Describe scenes, identify objects, count items, read text in images, or answer specific questions about what the camera captured. Useful for cataloguing photos, checking product labels, or understanding diagrams.

Document & PDF Understanding

Screenshot a PDF page or scanned document and ask the model to extract key data, summarize sections, or answer questions. VLMs like Qwen2-VL excel at complex multi-column layouts that confuse simple OCR tools.

Chart & Graph Interpretation

Upload a bar chart, line graph, or infographic and ask the model to describe trends, identify anomalies, or extract specific data points in structured form.

OCR Replacement

Read handwritten notes, receipts, whiteboards, or printed forms. Modern VLMs handle varied fonts, angles, and mixed languages better than many dedicated OCR tools — and they can reason about the content simultaneously.

Vision-Based Coding Help

Screenshot a UI, error dialog, or code snippet and ask the model to explain it or suggest fixes.
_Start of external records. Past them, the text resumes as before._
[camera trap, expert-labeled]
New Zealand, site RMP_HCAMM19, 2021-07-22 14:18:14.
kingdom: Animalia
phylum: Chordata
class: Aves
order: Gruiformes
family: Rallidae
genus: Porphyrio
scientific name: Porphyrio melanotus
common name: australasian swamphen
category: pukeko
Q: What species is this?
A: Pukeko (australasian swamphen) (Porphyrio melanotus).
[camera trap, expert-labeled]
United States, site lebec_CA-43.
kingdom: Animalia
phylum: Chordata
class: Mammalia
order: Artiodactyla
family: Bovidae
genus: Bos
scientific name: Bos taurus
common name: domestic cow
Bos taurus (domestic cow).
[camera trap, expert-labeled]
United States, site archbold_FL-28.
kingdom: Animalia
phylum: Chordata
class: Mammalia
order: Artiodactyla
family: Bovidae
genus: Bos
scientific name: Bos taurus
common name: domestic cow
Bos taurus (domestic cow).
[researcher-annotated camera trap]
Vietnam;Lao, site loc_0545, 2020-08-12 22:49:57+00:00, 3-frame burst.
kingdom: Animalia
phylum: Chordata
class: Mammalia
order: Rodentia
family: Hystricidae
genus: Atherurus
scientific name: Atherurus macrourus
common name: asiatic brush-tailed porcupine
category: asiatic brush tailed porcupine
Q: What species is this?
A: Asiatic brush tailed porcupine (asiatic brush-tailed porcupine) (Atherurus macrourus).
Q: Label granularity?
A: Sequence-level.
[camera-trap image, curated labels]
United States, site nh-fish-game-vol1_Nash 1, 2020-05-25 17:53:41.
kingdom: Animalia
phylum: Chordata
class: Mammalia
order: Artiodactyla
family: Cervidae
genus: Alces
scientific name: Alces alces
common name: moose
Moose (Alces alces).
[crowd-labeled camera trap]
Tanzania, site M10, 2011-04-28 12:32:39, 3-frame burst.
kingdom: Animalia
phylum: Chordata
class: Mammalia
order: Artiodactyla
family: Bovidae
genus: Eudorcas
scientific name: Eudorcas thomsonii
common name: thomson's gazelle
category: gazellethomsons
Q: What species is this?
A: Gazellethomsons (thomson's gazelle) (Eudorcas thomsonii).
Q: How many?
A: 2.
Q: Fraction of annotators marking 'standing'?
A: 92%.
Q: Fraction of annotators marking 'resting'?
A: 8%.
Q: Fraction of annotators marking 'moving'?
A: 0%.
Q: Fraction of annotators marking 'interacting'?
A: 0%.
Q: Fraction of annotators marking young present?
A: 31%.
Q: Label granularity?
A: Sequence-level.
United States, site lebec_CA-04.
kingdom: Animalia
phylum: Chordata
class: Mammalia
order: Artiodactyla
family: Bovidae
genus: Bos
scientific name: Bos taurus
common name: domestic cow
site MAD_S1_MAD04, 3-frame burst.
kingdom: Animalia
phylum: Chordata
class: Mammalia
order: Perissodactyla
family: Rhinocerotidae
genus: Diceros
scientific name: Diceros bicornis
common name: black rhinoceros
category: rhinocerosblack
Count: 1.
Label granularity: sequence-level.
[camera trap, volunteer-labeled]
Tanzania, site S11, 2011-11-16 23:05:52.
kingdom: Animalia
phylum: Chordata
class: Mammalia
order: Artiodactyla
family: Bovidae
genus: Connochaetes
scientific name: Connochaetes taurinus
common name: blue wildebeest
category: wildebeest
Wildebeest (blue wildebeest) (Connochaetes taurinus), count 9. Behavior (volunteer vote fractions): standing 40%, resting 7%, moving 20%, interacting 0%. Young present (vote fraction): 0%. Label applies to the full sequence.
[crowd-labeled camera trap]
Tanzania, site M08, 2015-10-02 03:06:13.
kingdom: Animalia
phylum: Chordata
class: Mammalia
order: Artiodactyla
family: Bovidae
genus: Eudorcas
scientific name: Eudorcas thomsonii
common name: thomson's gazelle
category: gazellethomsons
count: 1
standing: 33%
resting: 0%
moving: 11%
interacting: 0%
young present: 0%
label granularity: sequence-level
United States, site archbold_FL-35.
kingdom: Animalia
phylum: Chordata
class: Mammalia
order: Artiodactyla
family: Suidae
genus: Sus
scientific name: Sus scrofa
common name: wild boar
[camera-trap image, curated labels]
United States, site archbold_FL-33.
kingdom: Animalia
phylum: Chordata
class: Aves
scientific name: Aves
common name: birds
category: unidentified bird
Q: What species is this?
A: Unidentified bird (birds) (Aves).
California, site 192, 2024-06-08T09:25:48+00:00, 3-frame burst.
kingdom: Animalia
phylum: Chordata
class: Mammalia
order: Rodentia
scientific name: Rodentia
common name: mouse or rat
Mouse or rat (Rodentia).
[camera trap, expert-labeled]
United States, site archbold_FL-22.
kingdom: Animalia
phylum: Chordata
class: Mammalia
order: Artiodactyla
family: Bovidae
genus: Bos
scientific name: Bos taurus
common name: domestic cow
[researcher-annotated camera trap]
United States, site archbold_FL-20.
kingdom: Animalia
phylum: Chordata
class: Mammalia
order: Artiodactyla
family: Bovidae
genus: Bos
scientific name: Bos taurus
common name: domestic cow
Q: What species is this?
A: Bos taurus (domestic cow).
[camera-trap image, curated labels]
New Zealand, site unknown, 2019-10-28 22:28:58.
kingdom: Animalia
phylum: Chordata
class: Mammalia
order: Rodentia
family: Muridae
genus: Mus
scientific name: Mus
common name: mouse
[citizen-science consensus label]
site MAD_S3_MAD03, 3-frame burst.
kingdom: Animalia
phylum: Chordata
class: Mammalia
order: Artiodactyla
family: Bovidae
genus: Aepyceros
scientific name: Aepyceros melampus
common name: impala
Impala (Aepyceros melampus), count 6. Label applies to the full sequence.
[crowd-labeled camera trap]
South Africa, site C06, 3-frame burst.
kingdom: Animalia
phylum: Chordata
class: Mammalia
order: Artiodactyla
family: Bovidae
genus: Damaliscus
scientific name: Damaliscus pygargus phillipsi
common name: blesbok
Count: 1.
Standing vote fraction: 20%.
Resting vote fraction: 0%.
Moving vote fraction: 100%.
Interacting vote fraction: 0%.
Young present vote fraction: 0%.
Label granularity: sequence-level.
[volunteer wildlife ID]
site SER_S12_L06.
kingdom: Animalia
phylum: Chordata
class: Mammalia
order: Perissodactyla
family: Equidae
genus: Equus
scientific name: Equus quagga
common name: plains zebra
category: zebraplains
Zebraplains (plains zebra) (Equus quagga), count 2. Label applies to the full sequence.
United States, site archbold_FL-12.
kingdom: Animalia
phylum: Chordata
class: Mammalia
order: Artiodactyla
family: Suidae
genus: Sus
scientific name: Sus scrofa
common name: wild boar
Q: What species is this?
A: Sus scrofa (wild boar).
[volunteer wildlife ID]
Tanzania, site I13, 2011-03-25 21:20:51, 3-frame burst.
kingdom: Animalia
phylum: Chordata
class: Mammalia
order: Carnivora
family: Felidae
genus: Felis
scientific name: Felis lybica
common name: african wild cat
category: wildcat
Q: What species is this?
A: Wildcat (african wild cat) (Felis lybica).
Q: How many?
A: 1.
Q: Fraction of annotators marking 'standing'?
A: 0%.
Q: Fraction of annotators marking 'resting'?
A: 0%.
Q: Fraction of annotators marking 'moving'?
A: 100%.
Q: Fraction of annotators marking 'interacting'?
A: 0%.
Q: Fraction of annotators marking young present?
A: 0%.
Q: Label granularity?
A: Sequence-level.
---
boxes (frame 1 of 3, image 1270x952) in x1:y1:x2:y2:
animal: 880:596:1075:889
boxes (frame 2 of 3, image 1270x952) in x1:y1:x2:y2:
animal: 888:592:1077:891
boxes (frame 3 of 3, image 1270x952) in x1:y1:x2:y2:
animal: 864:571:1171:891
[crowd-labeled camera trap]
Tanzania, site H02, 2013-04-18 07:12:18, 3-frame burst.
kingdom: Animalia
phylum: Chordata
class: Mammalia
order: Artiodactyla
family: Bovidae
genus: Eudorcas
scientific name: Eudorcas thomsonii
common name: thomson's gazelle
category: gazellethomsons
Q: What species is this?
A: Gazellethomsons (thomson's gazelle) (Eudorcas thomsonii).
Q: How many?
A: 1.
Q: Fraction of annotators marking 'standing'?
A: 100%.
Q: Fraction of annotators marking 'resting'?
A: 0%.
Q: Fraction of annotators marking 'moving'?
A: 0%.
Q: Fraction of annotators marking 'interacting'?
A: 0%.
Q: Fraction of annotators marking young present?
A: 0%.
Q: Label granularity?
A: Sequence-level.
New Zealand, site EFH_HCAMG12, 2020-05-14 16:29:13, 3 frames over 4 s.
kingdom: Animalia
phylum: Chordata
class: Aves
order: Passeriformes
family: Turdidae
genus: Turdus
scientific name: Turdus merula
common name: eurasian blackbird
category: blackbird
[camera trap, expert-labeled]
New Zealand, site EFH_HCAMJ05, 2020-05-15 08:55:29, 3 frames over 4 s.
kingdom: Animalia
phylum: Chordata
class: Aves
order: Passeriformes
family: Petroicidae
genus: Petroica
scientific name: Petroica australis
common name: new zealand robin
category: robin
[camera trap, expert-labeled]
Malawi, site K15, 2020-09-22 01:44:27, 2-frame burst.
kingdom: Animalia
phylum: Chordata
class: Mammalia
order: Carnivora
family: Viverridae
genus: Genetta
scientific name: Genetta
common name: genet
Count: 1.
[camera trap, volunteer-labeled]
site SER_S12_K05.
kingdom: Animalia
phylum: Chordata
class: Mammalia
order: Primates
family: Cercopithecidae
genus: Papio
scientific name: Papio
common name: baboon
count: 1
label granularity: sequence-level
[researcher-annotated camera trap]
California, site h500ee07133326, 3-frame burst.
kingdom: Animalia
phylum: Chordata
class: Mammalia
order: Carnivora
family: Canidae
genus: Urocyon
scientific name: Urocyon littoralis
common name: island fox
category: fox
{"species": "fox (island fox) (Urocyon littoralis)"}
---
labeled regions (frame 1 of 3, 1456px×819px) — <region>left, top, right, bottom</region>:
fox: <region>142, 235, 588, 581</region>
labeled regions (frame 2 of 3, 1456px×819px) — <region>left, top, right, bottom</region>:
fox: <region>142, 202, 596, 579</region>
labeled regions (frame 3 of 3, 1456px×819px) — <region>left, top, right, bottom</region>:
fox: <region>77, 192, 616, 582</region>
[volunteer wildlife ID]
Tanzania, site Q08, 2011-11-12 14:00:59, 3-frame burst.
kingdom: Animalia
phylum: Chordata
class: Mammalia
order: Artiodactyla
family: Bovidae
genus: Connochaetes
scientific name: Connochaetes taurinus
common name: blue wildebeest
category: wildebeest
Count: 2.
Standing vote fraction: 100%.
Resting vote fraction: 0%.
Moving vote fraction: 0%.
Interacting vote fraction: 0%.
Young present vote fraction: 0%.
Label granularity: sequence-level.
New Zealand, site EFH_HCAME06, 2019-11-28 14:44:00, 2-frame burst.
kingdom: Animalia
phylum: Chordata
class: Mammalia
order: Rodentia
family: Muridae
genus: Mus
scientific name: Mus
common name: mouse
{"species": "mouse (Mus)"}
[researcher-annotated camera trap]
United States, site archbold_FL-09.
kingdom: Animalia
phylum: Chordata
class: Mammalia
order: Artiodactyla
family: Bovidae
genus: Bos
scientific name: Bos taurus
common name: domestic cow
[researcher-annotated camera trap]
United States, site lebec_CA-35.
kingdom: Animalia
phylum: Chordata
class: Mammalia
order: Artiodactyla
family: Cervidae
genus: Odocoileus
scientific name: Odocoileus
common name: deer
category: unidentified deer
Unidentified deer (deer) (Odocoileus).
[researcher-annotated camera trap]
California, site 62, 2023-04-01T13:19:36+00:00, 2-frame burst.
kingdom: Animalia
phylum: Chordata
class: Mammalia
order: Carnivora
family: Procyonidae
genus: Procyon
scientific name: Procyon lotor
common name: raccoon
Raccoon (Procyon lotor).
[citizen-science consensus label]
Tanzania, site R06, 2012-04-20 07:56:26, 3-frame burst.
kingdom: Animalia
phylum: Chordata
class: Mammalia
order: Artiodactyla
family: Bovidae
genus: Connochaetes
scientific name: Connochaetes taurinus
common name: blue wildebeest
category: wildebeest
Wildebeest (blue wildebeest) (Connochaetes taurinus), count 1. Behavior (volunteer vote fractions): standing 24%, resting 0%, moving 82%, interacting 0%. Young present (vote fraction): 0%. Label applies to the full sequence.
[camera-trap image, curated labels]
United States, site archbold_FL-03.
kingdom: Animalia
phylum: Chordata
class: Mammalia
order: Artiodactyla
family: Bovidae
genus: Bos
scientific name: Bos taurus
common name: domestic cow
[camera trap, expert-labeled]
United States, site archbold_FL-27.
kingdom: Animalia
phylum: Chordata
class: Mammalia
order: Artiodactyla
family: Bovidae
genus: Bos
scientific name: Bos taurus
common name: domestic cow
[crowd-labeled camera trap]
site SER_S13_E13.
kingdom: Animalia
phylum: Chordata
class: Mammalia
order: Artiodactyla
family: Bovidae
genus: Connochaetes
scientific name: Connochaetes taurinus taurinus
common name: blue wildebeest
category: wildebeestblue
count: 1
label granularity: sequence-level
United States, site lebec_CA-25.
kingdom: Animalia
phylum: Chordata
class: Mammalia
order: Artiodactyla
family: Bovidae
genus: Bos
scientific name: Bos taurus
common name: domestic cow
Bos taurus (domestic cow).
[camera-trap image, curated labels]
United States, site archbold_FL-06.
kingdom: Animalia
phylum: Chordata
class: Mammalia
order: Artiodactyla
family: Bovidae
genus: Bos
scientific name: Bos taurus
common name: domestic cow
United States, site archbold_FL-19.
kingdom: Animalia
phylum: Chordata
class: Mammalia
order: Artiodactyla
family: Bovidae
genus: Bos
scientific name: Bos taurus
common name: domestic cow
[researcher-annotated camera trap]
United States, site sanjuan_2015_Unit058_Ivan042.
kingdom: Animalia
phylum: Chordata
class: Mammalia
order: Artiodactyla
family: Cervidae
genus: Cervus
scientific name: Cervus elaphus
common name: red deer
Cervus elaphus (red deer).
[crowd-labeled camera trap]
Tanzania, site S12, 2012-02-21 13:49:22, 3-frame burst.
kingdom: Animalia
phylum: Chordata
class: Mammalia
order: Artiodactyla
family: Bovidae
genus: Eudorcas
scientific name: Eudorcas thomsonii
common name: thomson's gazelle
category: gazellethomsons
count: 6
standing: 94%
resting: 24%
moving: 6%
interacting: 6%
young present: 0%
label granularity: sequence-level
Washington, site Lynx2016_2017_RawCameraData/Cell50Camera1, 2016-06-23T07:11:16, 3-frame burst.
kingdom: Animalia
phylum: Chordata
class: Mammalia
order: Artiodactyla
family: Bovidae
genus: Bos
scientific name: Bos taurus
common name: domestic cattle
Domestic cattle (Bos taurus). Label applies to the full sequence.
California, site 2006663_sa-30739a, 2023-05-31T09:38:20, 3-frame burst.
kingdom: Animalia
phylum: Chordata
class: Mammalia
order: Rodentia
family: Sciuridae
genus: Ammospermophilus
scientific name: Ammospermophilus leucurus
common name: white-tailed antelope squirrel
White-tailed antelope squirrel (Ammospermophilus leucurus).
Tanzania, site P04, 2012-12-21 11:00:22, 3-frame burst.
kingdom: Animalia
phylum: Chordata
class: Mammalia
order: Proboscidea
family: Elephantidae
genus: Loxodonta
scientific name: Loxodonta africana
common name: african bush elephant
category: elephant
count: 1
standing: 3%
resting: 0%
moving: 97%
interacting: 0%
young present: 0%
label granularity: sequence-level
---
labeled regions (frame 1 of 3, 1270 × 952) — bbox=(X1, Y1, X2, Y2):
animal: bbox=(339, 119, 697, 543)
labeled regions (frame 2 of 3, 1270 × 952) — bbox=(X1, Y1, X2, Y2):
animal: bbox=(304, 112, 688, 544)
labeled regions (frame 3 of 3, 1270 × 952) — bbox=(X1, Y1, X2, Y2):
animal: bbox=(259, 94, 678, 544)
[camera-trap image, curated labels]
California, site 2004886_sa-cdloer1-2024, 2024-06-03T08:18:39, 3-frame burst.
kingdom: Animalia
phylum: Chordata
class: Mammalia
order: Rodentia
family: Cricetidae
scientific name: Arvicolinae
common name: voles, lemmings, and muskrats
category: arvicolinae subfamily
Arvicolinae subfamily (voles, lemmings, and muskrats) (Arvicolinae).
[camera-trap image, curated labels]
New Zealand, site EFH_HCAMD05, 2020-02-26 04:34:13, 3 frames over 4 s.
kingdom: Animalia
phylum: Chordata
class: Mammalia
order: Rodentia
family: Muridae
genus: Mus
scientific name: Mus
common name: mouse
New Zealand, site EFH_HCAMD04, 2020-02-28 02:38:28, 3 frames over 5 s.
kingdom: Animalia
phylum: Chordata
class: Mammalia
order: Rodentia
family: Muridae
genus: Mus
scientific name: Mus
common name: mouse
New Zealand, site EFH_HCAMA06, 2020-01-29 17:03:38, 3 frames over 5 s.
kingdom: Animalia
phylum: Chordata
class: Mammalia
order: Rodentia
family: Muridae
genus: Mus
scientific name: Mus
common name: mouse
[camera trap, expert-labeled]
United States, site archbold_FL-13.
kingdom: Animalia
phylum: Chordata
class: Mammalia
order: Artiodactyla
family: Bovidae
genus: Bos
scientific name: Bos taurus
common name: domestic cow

Useful when you can't easily copy-paste code from a screenshot or locked-down application.

Speech Transcription

OpenAI Whisper runs locally (via faster-whisper or Whisper.cpp) and transcribes audio with near-cloud accuracy. Combine with an LLM for meeting summaries or voice-controlled local AI assistants.

How this maps to your RTX / Spark

Llama 3.2 Vision 11B and Qwen2-VL 7B both fit comfortably in 12–16 GB VRAM — the sweet spot for RTX 4070 through RTX 4080 Super cards. The 90B vision models need 50+ GB and belong to DGX Spark territory, where 128 GB unified memory handles them without breaking a sweat. Nemotron Nano Omni 8B is specifically tuned for RTX GPUs with CUDA acceleration, making it a natural first choice for NVIDIA hardware owners wanting to experiment with omni-modal capabilities.